__DIRECTIONS__
Reproduce each of the entries below word for word, leaving out the pictures.

(Excerpts from spatial question data)
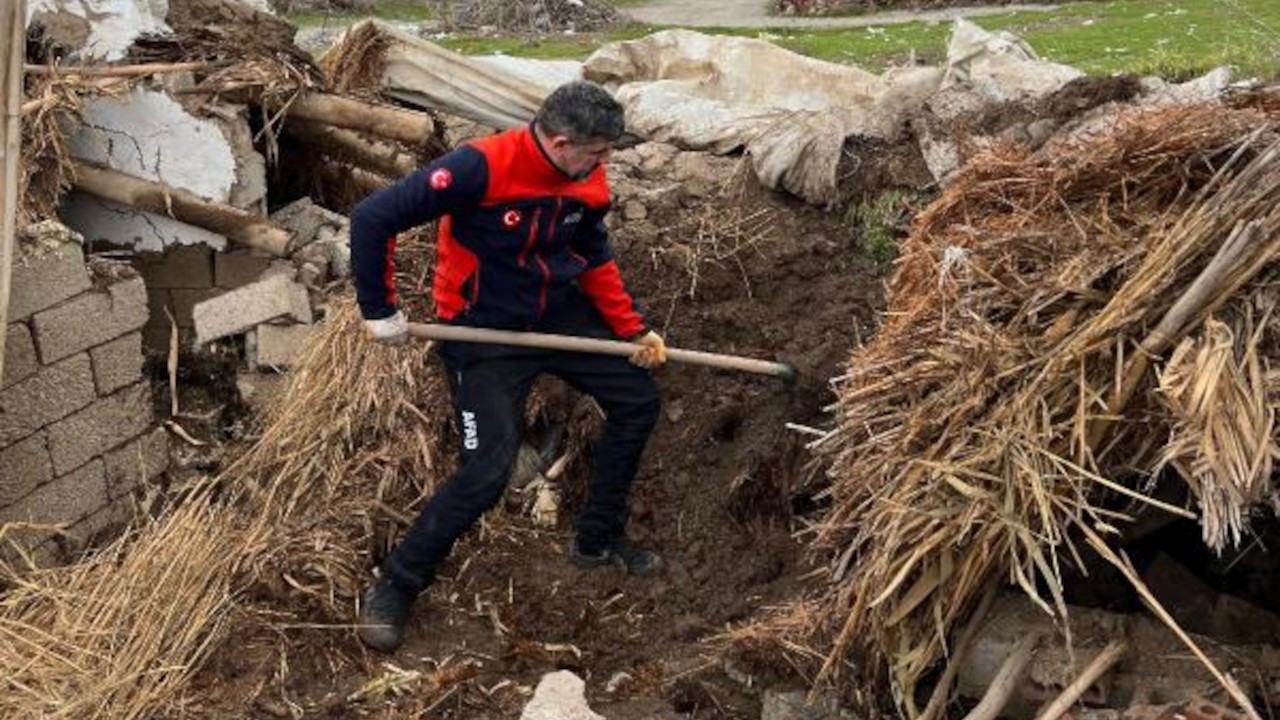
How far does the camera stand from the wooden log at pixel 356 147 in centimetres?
812

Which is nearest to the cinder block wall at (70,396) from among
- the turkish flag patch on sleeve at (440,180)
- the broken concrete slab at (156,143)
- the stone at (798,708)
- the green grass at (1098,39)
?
the broken concrete slab at (156,143)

__THE SOLUTION__
How far does the camera stand from the wooden log at pixel 356 147 in centimetres?
812

Which is nearest to the cinder block wall at (70,396) from among
- the turkish flag patch on sleeve at (440,180)
- the broken concrete slab at (156,143)
- the stone at (798,708)
- the green grass at (1098,39)
?
the broken concrete slab at (156,143)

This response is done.